> [Text segment]

──────────────────────────────

Spatchcocking sounds and looks complicated, but is a very easy technique that can be accomplished in a matter of seconds with a pair of good quality kitchen scissors or shears (*I personally own and recommend these OXO shears, they are strong enough to be used on whole turkeys, tough flower stems, etc. –> affiliate link).
If you don’t own kitchen shears, an alternative is to buy your chicken whole from the meat counter and ask your butcher to do it for you.
What to do with the backbone of the chicken?
Don’t throw it out!
You can save the backbone for making a quick pan jus (sear the backbone – whole or chopped into smaller pieces – until dark golden brown on all sides in a stainless steel sauté pan with some olive oil, add finely chopped onion, celery, carrot, and herbs, cook until just beginning to caramelize, deglaze with wine and cook until dry, add stock and reduce, then strain).
Alternatively, you can freeze the backbone for a batch of homemade chicken stock.
Why Are Spatchcocked Chickens Better for Roasting?

──────────────────────────────

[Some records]
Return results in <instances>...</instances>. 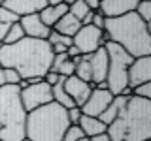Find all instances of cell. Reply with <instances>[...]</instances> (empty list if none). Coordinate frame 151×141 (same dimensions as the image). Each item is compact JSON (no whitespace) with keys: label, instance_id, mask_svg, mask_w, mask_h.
Instances as JSON below:
<instances>
[{"label":"cell","instance_id":"1","mask_svg":"<svg viewBox=\"0 0 151 141\" xmlns=\"http://www.w3.org/2000/svg\"><path fill=\"white\" fill-rule=\"evenodd\" d=\"M53 51L45 40L23 38L12 45H0V64L13 68L23 79L44 77L51 68Z\"/></svg>","mask_w":151,"mask_h":141},{"label":"cell","instance_id":"2","mask_svg":"<svg viewBox=\"0 0 151 141\" xmlns=\"http://www.w3.org/2000/svg\"><path fill=\"white\" fill-rule=\"evenodd\" d=\"M106 41L123 47L132 58L151 56V28L134 11L121 17H110L104 23Z\"/></svg>","mask_w":151,"mask_h":141},{"label":"cell","instance_id":"3","mask_svg":"<svg viewBox=\"0 0 151 141\" xmlns=\"http://www.w3.org/2000/svg\"><path fill=\"white\" fill-rule=\"evenodd\" d=\"M106 134L111 141L151 139V100L138 96L127 98L117 119L108 124Z\"/></svg>","mask_w":151,"mask_h":141},{"label":"cell","instance_id":"4","mask_svg":"<svg viewBox=\"0 0 151 141\" xmlns=\"http://www.w3.org/2000/svg\"><path fill=\"white\" fill-rule=\"evenodd\" d=\"M70 120L66 109L55 102H49L27 113L25 137L30 141H63Z\"/></svg>","mask_w":151,"mask_h":141},{"label":"cell","instance_id":"5","mask_svg":"<svg viewBox=\"0 0 151 141\" xmlns=\"http://www.w3.org/2000/svg\"><path fill=\"white\" fill-rule=\"evenodd\" d=\"M21 88L17 85L0 87V139L2 141H23L25 139L27 111L19 98Z\"/></svg>","mask_w":151,"mask_h":141},{"label":"cell","instance_id":"6","mask_svg":"<svg viewBox=\"0 0 151 141\" xmlns=\"http://www.w3.org/2000/svg\"><path fill=\"white\" fill-rule=\"evenodd\" d=\"M104 49L108 53V75H106V85L108 90L113 96L121 94V90L125 87H129V79H127V72H129V66L132 64V56L127 53L123 47L106 41Z\"/></svg>","mask_w":151,"mask_h":141},{"label":"cell","instance_id":"7","mask_svg":"<svg viewBox=\"0 0 151 141\" xmlns=\"http://www.w3.org/2000/svg\"><path fill=\"white\" fill-rule=\"evenodd\" d=\"M19 98H21V105L27 113L34 111L38 107L45 105V103L53 102V96H51V87L45 81L34 83V85H27L25 88L19 90Z\"/></svg>","mask_w":151,"mask_h":141},{"label":"cell","instance_id":"8","mask_svg":"<svg viewBox=\"0 0 151 141\" xmlns=\"http://www.w3.org/2000/svg\"><path fill=\"white\" fill-rule=\"evenodd\" d=\"M106 43V38H104V30L87 25L81 26L78 32L72 36V45L79 51V55H91L98 47H104Z\"/></svg>","mask_w":151,"mask_h":141},{"label":"cell","instance_id":"9","mask_svg":"<svg viewBox=\"0 0 151 141\" xmlns=\"http://www.w3.org/2000/svg\"><path fill=\"white\" fill-rule=\"evenodd\" d=\"M127 79H129V87L134 88L138 85L149 83L151 81V56H138L132 60L127 72Z\"/></svg>","mask_w":151,"mask_h":141},{"label":"cell","instance_id":"10","mask_svg":"<svg viewBox=\"0 0 151 141\" xmlns=\"http://www.w3.org/2000/svg\"><path fill=\"white\" fill-rule=\"evenodd\" d=\"M113 100V94L110 90H100V88H93L89 98L79 109L87 117H100V113L108 107V103Z\"/></svg>","mask_w":151,"mask_h":141},{"label":"cell","instance_id":"11","mask_svg":"<svg viewBox=\"0 0 151 141\" xmlns=\"http://www.w3.org/2000/svg\"><path fill=\"white\" fill-rule=\"evenodd\" d=\"M64 90L68 92V96L72 98L74 105L81 107L85 100L89 98V94L91 90L94 88V83H87V81H81L79 77H76V75H70V77L64 79Z\"/></svg>","mask_w":151,"mask_h":141},{"label":"cell","instance_id":"12","mask_svg":"<svg viewBox=\"0 0 151 141\" xmlns=\"http://www.w3.org/2000/svg\"><path fill=\"white\" fill-rule=\"evenodd\" d=\"M140 0H100L98 2V11L106 19L110 17H121L127 13H132L138 6Z\"/></svg>","mask_w":151,"mask_h":141},{"label":"cell","instance_id":"13","mask_svg":"<svg viewBox=\"0 0 151 141\" xmlns=\"http://www.w3.org/2000/svg\"><path fill=\"white\" fill-rule=\"evenodd\" d=\"M45 6H47L45 0H2V8L12 11L15 17L40 13Z\"/></svg>","mask_w":151,"mask_h":141},{"label":"cell","instance_id":"14","mask_svg":"<svg viewBox=\"0 0 151 141\" xmlns=\"http://www.w3.org/2000/svg\"><path fill=\"white\" fill-rule=\"evenodd\" d=\"M87 56L89 60V68H91V83H100L106 81V75H108V53L104 47H98L94 53L91 55H83Z\"/></svg>","mask_w":151,"mask_h":141},{"label":"cell","instance_id":"15","mask_svg":"<svg viewBox=\"0 0 151 141\" xmlns=\"http://www.w3.org/2000/svg\"><path fill=\"white\" fill-rule=\"evenodd\" d=\"M19 25L23 26V32H25L27 38H36V40H47L51 28L45 26L42 23V19L38 13H32V15H25L19 17Z\"/></svg>","mask_w":151,"mask_h":141},{"label":"cell","instance_id":"16","mask_svg":"<svg viewBox=\"0 0 151 141\" xmlns=\"http://www.w3.org/2000/svg\"><path fill=\"white\" fill-rule=\"evenodd\" d=\"M78 126L81 128L85 137H94V135H100V134H106V128L108 126L98 119V117H87V115H81Z\"/></svg>","mask_w":151,"mask_h":141},{"label":"cell","instance_id":"17","mask_svg":"<svg viewBox=\"0 0 151 141\" xmlns=\"http://www.w3.org/2000/svg\"><path fill=\"white\" fill-rule=\"evenodd\" d=\"M64 13H68V6L63 2V4H59V6H45L40 13H38V15H40L42 23H44L45 26L53 28L57 23H59V19L64 15Z\"/></svg>","mask_w":151,"mask_h":141},{"label":"cell","instance_id":"18","mask_svg":"<svg viewBox=\"0 0 151 141\" xmlns=\"http://www.w3.org/2000/svg\"><path fill=\"white\" fill-rule=\"evenodd\" d=\"M74 68H76V62L74 58H70L66 53L63 55H53V60H51V72L63 75V77H70L74 75Z\"/></svg>","mask_w":151,"mask_h":141},{"label":"cell","instance_id":"19","mask_svg":"<svg viewBox=\"0 0 151 141\" xmlns=\"http://www.w3.org/2000/svg\"><path fill=\"white\" fill-rule=\"evenodd\" d=\"M81 28V23L76 19L72 13H64L63 17L59 19V23L53 26V30L55 32H59V34H63V36H68V38H72L76 32Z\"/></svg>","mask_w":151,"mask_h":141},{"label":"cell","instance_id":"20","mask_svg":"<svg viewBox=\"0 0 151 141\" xmlns=\"http://www.w3.org/2000/svg\"><path fill=\"white\" fill-rule=\"evenodd\" d=\"M129 98H130V96H129ZM125 102H127V96H121V94H119V96H113V100L108 103V107L100 113V117H98V119H100L106 126H108V124H111V122L117 119L119 111L123 109Z\"/></svg>","mask_w":151,"mask_h":141},{"label":"cell","instance_id":"21","mask_svg":"<svg viewBox=\"0 0 151 141\" xmlns=\"http://www.w3.org/2000/svg\"><path fill=\"white\" fill-rule=\"evenodd\" d=\"M64 79L66 77H63L57 85H53L51 87V96H53V102L55 103H59V105H63L64 109H70V107H74V102H72V98L68 96V92L64 90Z\"/></svg>","mask_w":151,"mask_h":141},{"label":"cell","instance_id":"22","mask_svg":"<svg viewBox=\"0 0 151 141\" xmlns=\"http://www.w3.org/2000/svg\"><path fill=\"white\" fill-rule=\"evenodd\" d=\"M23 38H27V36H25V32H23V26L19 25V21H15L13 25H9L8 32H6V36H4L2 45H12V43H17V41H21V40H23Z\"/></svg>","mask_w":151,"mask_h":141},{"label":"cell","instance_id":"23","mask_svg":"<svg viewBox=\"0 0 151 141\" xmlns=\"http://www.w3.org/2000/svg\"><path fill=\"white\" fill-rule=\"evenodd\" d=\"M15 21H19V17H15L12 11H8V9H4L0 6V45L4 41V36H6L9 25H13Z\"/></svg>","mask_w":151,"mask_h":141},{"label":"cell","instance_id":"24","mask_svg":"<svg viewBox=\"0 0 151 141\" xmlns=\"http://www.w3.org/2000/svg\"><path fill=\"white\" fill-rule=\"evenodd\" d=\"M134 13L144 23L149 25V23H151V0H140L138 6H136V9H134Z\"/></svg>","mask_w":151,"mask_h":141},{"label":"cell","instance_id":"25","mask_svg":"<svg viewBox=\"0 0 151 141\" xmlns=\"http://www.w3.org/2000/svg\"><path fill=\"white\" fill-rule=\"evenodd\" d=\"M89 9H91V8H89L87 4L83 2V0H76L72 6H68V13H72V15H74L76 19H78V21H81L83 15L89 11Z\"/></svg>","mask_w":151,"mask_h":141},{"label":"cell","instance_id":"26","mask_svg":"<svg viewBox=\"0 0 151 141\" xmlns=\"http://www.w3.org/2000/svg\"><path fill=\"white\" fill-rule=\"evenodd\" d=\"M81 137H85L81 128H79L78 124H70L68 128H66L64 135H63V141H79Z\"/></svg>","mask_w":151,"mask_h":141},{"label":"cell","instance_id":"27","mask_svg":"<svg viewBox=\"0 0 151 141\" xmlns=\"http://www.w3.org/2000/svg\"><path fill=\"white\" fill-rule=\"evenodd\" d=\"M132 96H138V98H145V100H151V81L138 85V87L132 88Z\"/></svg>","mask_w":151,"mask_h":141},{"label":"cell","instance_id":"28","mask_svg":"<svg viewBox=\"0 0 151 141\" xmlns=\"http://www.w3.org/2000/svg\"><path fill=\"white\" fill-rule=\"evenodd\" d=\"M4 79H6V85H19L23 81L19 72H15L13 68H4Z\"/></svg>","mask_w":151,"mask_h":141},{"label":"cell","instance_id":"29","mask_svg":"<svg viewBox=\"0 0 151 141\" xmlns=\"http://www.w3.org/2000/svg\"><path fill=\"white\" fill-rule=\"evenodd\" d=\"M66 115H68V120H70V124H78L83 113H81V109H79L78 105H74V107H70V109H66Z\"/></svg>","mask_w":151,"mask_h":141},{"label":"cell","instance_id":"30","mask_svg":"<svg viewBox=\"0 0 151 141\" xmlns=\"http://www.w3.org/2000/svg\"><path fill=\"white\" fill-rule=\"evenodd\" d=\"M60 79H63V75H59V73L51 72V70H49V72H47V73L44 75V81H45L47 85H49V87H53V85H57V83L60 81Z\"/></svg>","mask_w":151,"mask_h":141},{"label":"cell","instance_id":"31","mask_svg":"<svg viewBox=\"0 0 151 141\" xmlns=\"http://www.w3.org/2000/svg\"><path fill=\"white\" fill-rule=\"evenodd\" d=\"M104 23H106V17H104L98 9H94V17H93V23H91V25L96 26V28H100V30H104Z\"/></svg>","mask_w":151,"mask_h":141},{"label":"cell","instance_id":"32","mask_svg":"<svg viewBox=\"0 0 151 141\" xmlns=\"http://www.w3.org/2000/svg\"><path fill=\"white\" fill-rule=\"evenodd\" d=\"M93 17H94V9H89V11L83 15V19L79 21V23H81V26H87V25H91V23H93Z\"/></svg>","mask_w":151,"mask_h":141},{"label":"cell","instance_id":"33","mask_svg":"<svg viewBox=\"0 0 151 141\" xmlns=\"http://www.w3.org/2000/svg\"><path fill=\"white\" fill-rule=\"evenodd\" d=\"M89 139L91 141H111L108 134H100V135H94V137H89Z\"/></svg>","mask_w":151,"mask_h":141},{"label":"cell","instance_id":"34","mask_svg":"<svg viewBox=\"0 0 151 141\" xmlns=\"http://www.w3.org/2000/svg\"><path fill=\"white\" fill-rule=\"evenodd\" d=\"M83 2L87 4L91 9H98V2H100V0H83Z\"/></svg>","mask_w":151,"mask_h":141},{"label":"cell","instance_id":"35","mask_svg":"<svg viewBox=\"0 0 151 141\" xmlns=\"http://www.w3.org/2000/svg\"><path fill=\"white\" fill-rule=\"evenodd\" d=\"M6 85V79H4V66L0 64V87H4Z\"/></svg>","mask_w":151,"mask_h":141},{"label":"cell","instance_id":"36","mask_svg":"<svg viewBox=\"0 0 151 141\" xmlns=\"http://www.w3.org/2000/svg\"><path fill=\"white\" fill-rule=\"evenodd\" d=\"M47 6H59V4H63L64 0H45Z\"/></svg>","mask_w":151,"mask_h":141},{"label":"cell","instance_id":"37","mask_svg":"<svg viewBox=\"0 0 151 141\" xmlns=\"http://www.w3.org/2000/svg\"><path fill=\"white\" fill-rule=\"evenodd\" d=\"M74 2H76V0H64V4H66V6H72Z\"/></svg>","mask_w":151,"mask_h":141},{"label":"cell","instance_id":"38","mask_svg":"<svg viewBox=\"0 0 151 141\" xmlns=\"http://www.w3.org/2000/svg\"><path fill=\"white\" fill-rule=\"evenodd\" d=\"M79 141H91V139H89V137H81V139H79Z\"/></svg>","mask_w":151,"mask_h":141},{"label":"cell","instance_id":"39","mask_svg":"<svg viewBox=\"0 0 151 141\" xmlns=\"http://www.w3.org/2000/svg\"><path fill=\"white\" fill-rule=\"evenodd\" d=\"M23 141H30V139H27V137H25V139H23Z\"/></svg>","mask_w":151,"mask_h":141},{"label":"cell","instance_id":"40","mask_svg":"<svg viewBox=\"0 0 151 141\" xmlns=\"http://www.w3.org/2000/svg\"><path fill=\"white\" fill-rule=\"evenodd\" d=\"M0 6H2V0H0Z\"/></svg>","mask_w":151,"mask_h":141},{"label":"cell","instance_id":"41","mask_svg":"<svg viewBox=\"0 0 151 141\" xmlns=\"http://www.w3.org/2000/svg\"><path fill=\"white\" fill-rule=\"evenodd\" d=\"M145 141H149V139H145Z\"/></svg>","mask_w":151,"mask_h":141},{"label":"cell","instance_id":"42","mask_svg":"<svg viewBox=\"0 0 151 141\" xmlns=\"http://www.w3.org/2000/svg\"><path fill=\"white\" fill-rule=\"evenodd\" d=\"M0 141H2V139H0Z\"/></svg>","mask_w":151,"mask_h":141}]
</instances>
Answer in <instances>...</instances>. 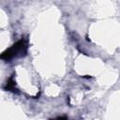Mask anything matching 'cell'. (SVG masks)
<instances>
[{"instance_id": "3957f363", "label": "cell", "mask_w": 120, "mask_h": 120, "mask_svg": "<svg viewBox=\"0 0 120 120\" xmlns=\"http://www.w3.org/2000/svg\"><path fill=\"white\" fill-rule=\"evenodd\" d=\"M52 120H68V118L67 116H59V117H56L55 119H52Z\"/></svg>"}, {"instance_id": "7a4b0ae2", "label": "cell", "mask_w": 120, "mask_h": 120, "mask_svg": "<svg viewBox=\"0 0 120 120\" xmlns=\"http://www.w3.org/2000/svg\"><path fill=\"white\" fill-rule=\"evenodd\" d=\"M13 86H14V82L12 81V78H10L9 81H8V82L7 83V88L9 91H13L14 90V87Z\"/></svg>"}, {"instance_id": "6da1fadb", "label": "cell", "mask_w": 120, "mask_h": 120, "mask_svg": "<svg viewBox=\"0 0 120 120\" xmlns=\"http://www.w3.org/2000/svg\"><path fill=\"white\" fill-rule=\"evenodd\" d=\"M26 52H27V45L23 39H21L18 42H16L12 47L5 51L1 54V58L6 61H10L14 57L23 56L24 54H26Z\"/></svg>"}]
</instances>
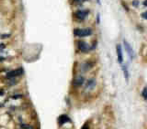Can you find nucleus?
Listing matches in <instances>:
<instances>
[{"label": "nucleus", "instance_id": "1", "mask_svg": "<svg viewBox=\"0 0 147 129\" xmlns=\"http://www.w3.org/2000/svg\"><path fill=\"white\" fill-rule=\"evenodd\" d=\"M92 33V30L90 28L86 29H75L74 30L75 35L79 37H84L91 35Z\"/></svg>", "mask_w": 147, "mask_h": 129}, {"label": "nucleus", "instance_id": "2", "mask_svg": "<svg viewBox=\"0 0 147 129\" xmlns=\"http://www.w3.org/2000/svg\"><path fill=\"white\" fill-rule=\"evenodd\" d=\"M123 45L125 51H126L129 57L130 58V60H132L134 57V52L132 47L131 46L130 43L127 42L125 39L123 40Z\"/></svg>", "mask_w": 147, "mask_h": 129}, {"label": "nucleus", "instance_id": "3", "mask_svg": "<svg viewBox=\"0 0 147 129\" xmlns=\"http://www.w3.org/2000/svg\"><path fill=\"white\" fill-rule=\"evenodd\" d=\"M78 46L79 49L80 50V51L84 53L88 52L91 49L89 45L85 41H80L78 42Z\"/></svg>", "mask_w": 147, "mask_h": 129}, {"label": "nucleus", "instance_id": "4", "mask_svg": "<svg viewBox=\"0 0 147 129\" xmlns=\"http://www.w3.org/2000/svg\"><path fill=\"white\" fill-rule=\"evenodd\" d=\"M116 52L117 55V61L119 64H122L123 61V57L122 53V48L120 44H117L116 46Z\"/></svg>", "mask_w": 147, "mask_h": 129}, {"label": "nucleus", "instance_id": "5", "mask_svg": "<svg viewBox=\"0 0 147 129\" xmlns=\"http://www.w3.org/2000/svg\"><path fill=\"white\" fill-rule=\"evenodd\" d=\"M24 72V70L22 68H19L16 70H14L12 71H10L8 72L6 74V76L8 78H11L16 76H18L19 75H21Z\"/></svg>", "mask_w": 147, "mask_h": 129}, {"label": "nucleus", "instance_id": "6", "mask_svg": "<svg viewBox=\"0 0 147 129\" xmlns=\"http://www.w3.org/2000/svg\"><path fill=\"white\" fill-rule=\"evenodd\" d=\"M88 13H89V11L87 10H78L75 13V16L78 19L83 20L86 18Z\"/></svg>", "mask_w": 147, "mask_h": 129}, {"label": "nucleus", "instance_id": "7", "mask_svg": "<svg viewBox=\"0 0 147 129\" xmlns=\"http://www.w3.org/2000/svg\"><path fill=\"white\" fill-rule=\"evenodd\" d=\"M71 120L69 118V117L65 114H63L59 116V117L58 118V123L61 126L63 125L64 124L68 123V122H71Z\"/></svg>", "mask_w": 147, "mask_h": 129}, {"label": "nucleus", "instance_id": "8", "mask_svg": "<svg viewBox=\"0 0 147 129\" xmlns=\"http://www.w3.org/2000/svg\"><path fill=\"white\" fill-rule=\"evenodd\" d=\"M84 82V78L82 76H79L76 77L73 83L75 86L79 87V86H82Z\"/></svg>", "mask_w": 147, "mask_h": 129}, {"label": "nucleus", "instance_id": "9", "mask_svg": "<svg viewBox=\"0 0 147 129\" xmlns=\"http://www.w3.org/2000/svg\"><path fill=\"white\" fill-rule=\"evenodd\" d=\"M95 85H96V82H95V79H91L87 81V84H86V87L88 89H92L95 87Z\"/></svg>", "mask_w": 147, "mask_h": 129}, {"label": "nucleus", "instance_id": "10", "mask_svg": "<svg viewBox=\"0 0 147 129\" xmlns=\"http://www.w3.org/2000/svg\"><path fill=\"white\" fill-rule=\"evenodd\" d=\"M122 71L123 72V75L125 76V78L127 82L129 80V72L127 67L125 65H123L122 67Z\"/></svg>", "mask_w": 147, "mask_h": 129}, {"label": "nucleus", "instance_id": "11", "mask_svg": "<svg viewBox=\"0 0 147 129\" xmlns=\"http://www.w3.org/2000/svg\"><path fill=\"white\" fill-rule=\"evenodd\" d=\"M92 67V64L90 63V62H86L84 63L83 65H82V70L84 71H88L89 69H90L91 67Z\"/></svg>", "mask_w": 147, "mask_h": 129}, {"label": "nucleus", "instance_id": "12", "mask_svg": "<svg viewBox=\"0 0 147 129\" xmlns=\"http://www.w3.org/2000/svg\"><path fill=\"white\" fill-rule=\"evenodd\" d=\"M141 95L145 100H147V86H145L143 88V90L142 91Z\"/></svg>", "mask_w": 147, "mask_h": 129}, {"label": "nucleus", "instance_id": "13", "mask_svg": "<svg viewBox=\"0 0 147 129\" xmlns=\"http://www.w3.org/2000/svg\"><path fill=\"white\" fill-rule=\"evenodd\" d=\"M139 3H140V2L138 0H133L132 2V5L136 7L139 6Z\"/></svg>", "mask_w": 147, "mask_h": 129}, {"label": "nucleus", "instance_id": "14", "mask_svg": "<svg viewBox=\"0 0 147 129\" xmlns=\"http://www.w3.org/2000/svg\"><path fill=\"white\" fill-rule=\"evenodd\" d=\"M121 3H122V6H123V8L125 9V10L126 11H129V8L128 7V6H127V5L126 4V3H125V2L122 1V2H121Z\"/></svg>", "mask_w": 147, "mask_h": 129}, {"label": "nucleus", "instance_id": "15", "mask_svg": "<svg viewBox=\"0 0 147 129\" xmlns=\"http://www.w3.org/2000/svg\"><path fill=\"white\" fill-rule=\"evenodd\" d=\"M141 17L142 18H144V19L147 20V11L142 13L141 14Z\"/></svg>", "mask_w": 147, "mask_h": 129}, {"label": "nucleus", "instance_id": "16", "mask_svg": "<svg viewBox=\"0 0 147 129\" xmlns=\"http://www.w3.org/2000/svg\"><path fill=\"white\" fill-rule=\"evenodd\" d=\"M21 127L23 128H28V129H30V128H32V127L29 125H27V124H23L22 125H21Z\"/></svg>", "mask_w": 147, "mask_h": 129}, {"label": "nucleus", "instance_id": "17", "mask_svg": "<svg viewBox=\"0 0 147 129\" xmlns=\"http://www.w3.org/2000/svg\"><path fill=\"white\" fill-rule=\"evenodd\" d=\"M96 22L98 24H99L100 22V14L99 13L96 15Z\"/></svg>", "mask_w": 147, "mask_h": 129}, {"label": "nucleus", "instance_id": "18", "mask_svg": "<svg viewBox=\"0 0 147 129\" xmlns=\"http://www.w3.org/2000/svg\"><path fill=\"white\" fill-rule=\"evenodd\" d=\"M142 4L145 6H146L147 7V0H144Z\"/></svg>", "mask_w": 147, "mask_h": 129}, {"label": "nucleus", "instance_id": "19", "mask_svg": "<svg viewBox=\"0 0 147 129\" xmlns=\"http://www.w3.org/2000/svg\"><path fill=\"white\" fill-rule=\"evenodd\" d=\"M96 2H97V3H98V4H100V0H96Z\"/></svg>", "mask_w": 147, "mask_h": 129}]
</instances>
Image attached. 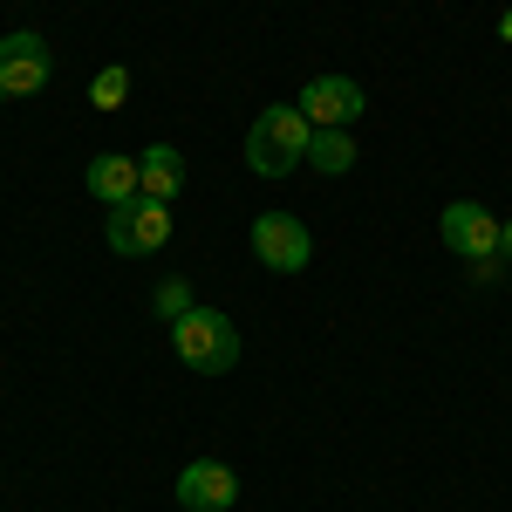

──────────────────────────────

> [Problems to solve]
a – Duplicate the stretch of the spatchcocking text from "You can save" through "reduce, then strain).".
b – Answer these questions from the spatchcocking text:
(i) What tools does it say spatchcocking can be done with?
(ii) Who can you ask to do it if you don't own kitchen shears?
(iii) What can the backbone be frozen for?
c – Using the spatchcocking text, decide whether each statement agrees with it:
(i) Spatchcocking can be done in seconds.
(ii) The backbone should be thrown out.
(iii) For the pan jus, the backbone is seared in a nonstick pan.

> [Results for the exercise]
a –
You can save the backbone for making a quick pan jus (sear the backbone – whole or chopped into smaller pieces – until dark golden brown on all sides in a stainless steel sauté pan with some olive oil, add finely chopped onion, celery, carrot, and herbs, cook until just beginning to caramelize, deglaze with wine and cook until dry, add stock and reduce, then strain).

b –
(i) A pair of good quality kitchen scissors or shears.
(ii) Your butcher.
(iii) A batch of homemade chicken stock.

c –
(i) Yes: "can be accomplished in a matter of seconds"
(ii) No: "Don’t throw it out!"
(iii) No: "in a stainless steel sauté pan"